* Your objective
Please pull out every line of the records that contains the string "instances", matching case exactly.

* Task material
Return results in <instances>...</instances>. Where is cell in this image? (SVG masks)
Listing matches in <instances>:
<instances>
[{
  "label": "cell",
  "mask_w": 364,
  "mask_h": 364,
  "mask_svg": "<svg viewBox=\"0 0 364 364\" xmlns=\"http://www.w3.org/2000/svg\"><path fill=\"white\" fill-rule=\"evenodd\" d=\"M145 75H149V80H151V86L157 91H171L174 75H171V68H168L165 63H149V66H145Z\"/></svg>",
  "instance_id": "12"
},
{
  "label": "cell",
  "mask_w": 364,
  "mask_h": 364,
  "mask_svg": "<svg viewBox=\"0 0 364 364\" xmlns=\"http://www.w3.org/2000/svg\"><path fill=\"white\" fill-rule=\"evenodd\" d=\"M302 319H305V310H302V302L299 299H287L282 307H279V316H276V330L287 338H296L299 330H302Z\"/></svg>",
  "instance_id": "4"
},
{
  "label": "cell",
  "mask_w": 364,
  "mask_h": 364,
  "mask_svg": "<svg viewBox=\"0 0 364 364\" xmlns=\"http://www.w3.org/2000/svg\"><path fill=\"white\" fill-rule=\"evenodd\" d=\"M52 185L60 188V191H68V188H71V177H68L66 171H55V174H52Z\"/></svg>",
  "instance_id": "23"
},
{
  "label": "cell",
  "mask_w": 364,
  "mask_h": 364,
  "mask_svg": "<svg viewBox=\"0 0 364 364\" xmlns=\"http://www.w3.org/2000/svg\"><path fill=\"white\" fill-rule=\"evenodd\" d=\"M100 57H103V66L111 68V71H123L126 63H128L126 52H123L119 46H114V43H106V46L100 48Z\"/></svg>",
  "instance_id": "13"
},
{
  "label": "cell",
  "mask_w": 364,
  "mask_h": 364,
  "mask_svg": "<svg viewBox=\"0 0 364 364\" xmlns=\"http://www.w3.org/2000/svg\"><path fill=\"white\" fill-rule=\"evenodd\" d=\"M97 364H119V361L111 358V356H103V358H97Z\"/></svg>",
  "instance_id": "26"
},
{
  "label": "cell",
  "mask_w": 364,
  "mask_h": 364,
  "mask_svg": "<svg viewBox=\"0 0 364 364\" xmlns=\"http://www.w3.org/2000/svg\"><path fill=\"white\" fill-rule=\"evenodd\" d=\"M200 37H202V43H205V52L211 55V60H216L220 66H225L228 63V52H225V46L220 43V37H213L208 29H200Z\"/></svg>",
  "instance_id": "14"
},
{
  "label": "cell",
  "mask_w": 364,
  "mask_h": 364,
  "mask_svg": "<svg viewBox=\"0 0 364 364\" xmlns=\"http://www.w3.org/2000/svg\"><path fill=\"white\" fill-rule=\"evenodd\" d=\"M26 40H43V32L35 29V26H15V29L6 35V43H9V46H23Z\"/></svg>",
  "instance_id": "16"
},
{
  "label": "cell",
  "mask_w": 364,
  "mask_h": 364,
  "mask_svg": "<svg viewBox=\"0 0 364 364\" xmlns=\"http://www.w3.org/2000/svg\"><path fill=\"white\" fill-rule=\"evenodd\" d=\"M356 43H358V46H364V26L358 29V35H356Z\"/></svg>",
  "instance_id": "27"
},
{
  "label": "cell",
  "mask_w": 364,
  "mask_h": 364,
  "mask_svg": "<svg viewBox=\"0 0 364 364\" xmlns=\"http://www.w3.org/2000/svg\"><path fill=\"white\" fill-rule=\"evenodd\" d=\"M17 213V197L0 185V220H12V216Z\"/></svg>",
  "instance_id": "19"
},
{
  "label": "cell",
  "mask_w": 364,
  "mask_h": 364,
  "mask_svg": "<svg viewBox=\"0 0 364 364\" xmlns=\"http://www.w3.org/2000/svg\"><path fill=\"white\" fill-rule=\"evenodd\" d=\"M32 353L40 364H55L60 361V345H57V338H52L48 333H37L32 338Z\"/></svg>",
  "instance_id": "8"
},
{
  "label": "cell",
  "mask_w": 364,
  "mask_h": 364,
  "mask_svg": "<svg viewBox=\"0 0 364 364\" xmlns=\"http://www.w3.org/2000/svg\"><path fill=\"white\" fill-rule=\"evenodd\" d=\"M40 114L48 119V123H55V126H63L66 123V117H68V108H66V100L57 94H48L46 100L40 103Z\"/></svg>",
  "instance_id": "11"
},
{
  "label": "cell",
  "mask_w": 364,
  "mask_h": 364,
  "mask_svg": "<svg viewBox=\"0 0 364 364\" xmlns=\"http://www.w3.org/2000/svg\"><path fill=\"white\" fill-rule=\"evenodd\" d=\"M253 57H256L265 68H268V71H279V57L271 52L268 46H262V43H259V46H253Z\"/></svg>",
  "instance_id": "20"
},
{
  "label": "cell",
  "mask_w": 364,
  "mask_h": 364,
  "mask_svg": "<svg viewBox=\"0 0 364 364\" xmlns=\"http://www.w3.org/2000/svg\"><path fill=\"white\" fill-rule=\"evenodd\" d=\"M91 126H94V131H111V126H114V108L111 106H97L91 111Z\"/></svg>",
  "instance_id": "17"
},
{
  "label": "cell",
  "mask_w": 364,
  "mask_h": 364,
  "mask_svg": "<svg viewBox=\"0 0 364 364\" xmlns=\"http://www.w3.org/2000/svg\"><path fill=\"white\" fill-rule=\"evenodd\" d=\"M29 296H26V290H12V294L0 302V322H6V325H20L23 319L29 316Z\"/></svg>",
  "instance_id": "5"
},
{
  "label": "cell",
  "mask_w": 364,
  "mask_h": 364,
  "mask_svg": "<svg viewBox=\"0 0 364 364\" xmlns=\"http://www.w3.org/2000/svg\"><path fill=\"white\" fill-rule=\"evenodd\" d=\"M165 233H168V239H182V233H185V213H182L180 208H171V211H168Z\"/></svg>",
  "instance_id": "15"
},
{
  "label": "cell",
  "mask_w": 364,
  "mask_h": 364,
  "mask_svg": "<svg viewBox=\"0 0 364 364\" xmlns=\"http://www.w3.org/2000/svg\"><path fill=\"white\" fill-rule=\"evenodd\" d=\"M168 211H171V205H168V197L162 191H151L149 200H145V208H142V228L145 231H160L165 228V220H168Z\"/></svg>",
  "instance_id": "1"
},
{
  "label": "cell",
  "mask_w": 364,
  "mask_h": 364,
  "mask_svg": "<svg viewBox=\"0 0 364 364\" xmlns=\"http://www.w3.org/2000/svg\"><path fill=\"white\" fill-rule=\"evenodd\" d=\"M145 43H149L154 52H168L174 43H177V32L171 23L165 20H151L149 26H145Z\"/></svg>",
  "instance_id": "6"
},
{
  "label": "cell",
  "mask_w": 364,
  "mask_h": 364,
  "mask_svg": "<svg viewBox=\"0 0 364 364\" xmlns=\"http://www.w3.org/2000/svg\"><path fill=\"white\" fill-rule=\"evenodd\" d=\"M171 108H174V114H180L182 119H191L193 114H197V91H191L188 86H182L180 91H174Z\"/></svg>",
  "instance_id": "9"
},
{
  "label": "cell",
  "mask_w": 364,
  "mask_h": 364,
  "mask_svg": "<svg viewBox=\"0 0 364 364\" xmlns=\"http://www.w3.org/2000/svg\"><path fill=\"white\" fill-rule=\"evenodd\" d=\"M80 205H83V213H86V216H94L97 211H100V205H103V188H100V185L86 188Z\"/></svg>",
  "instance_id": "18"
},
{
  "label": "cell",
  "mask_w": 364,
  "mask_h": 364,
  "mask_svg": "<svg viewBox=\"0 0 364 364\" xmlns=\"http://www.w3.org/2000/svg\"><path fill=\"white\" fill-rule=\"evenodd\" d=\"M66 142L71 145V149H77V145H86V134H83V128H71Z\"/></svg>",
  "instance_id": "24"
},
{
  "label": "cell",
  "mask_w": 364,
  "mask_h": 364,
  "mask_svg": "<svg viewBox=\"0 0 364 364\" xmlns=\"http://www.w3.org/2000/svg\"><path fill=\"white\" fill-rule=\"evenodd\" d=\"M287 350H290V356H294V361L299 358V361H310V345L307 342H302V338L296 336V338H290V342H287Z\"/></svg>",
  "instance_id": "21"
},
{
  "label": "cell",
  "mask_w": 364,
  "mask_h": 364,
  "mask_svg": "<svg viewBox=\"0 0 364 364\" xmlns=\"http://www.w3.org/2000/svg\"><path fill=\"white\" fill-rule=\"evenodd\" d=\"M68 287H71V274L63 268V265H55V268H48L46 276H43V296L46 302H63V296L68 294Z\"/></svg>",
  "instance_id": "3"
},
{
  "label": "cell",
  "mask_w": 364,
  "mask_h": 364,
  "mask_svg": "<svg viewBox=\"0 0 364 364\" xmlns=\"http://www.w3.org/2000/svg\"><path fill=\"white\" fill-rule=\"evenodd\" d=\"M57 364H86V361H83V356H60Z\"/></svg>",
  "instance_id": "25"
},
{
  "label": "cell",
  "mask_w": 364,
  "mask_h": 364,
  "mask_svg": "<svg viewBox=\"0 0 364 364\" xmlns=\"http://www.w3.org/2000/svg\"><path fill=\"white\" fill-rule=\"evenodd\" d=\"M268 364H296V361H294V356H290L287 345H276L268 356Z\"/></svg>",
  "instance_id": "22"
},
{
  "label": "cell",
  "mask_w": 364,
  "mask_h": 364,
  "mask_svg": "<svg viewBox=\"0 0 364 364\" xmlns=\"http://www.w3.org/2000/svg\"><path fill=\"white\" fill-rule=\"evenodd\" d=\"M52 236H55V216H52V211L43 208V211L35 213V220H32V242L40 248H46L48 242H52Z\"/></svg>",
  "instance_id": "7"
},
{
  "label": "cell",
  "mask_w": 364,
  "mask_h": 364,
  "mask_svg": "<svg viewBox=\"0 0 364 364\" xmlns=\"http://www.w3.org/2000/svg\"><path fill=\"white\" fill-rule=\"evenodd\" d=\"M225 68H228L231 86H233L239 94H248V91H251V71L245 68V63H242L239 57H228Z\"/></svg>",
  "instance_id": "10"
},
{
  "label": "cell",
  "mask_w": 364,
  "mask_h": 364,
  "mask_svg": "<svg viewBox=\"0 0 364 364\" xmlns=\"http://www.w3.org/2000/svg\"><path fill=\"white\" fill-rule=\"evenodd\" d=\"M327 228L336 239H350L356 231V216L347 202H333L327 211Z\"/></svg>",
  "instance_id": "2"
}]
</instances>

* Solution to this exercise
Return results in <instances>...</instances>. Where is cell in this image? (SVG masks)
Listing matches in <instances>:
<instances>
</instances>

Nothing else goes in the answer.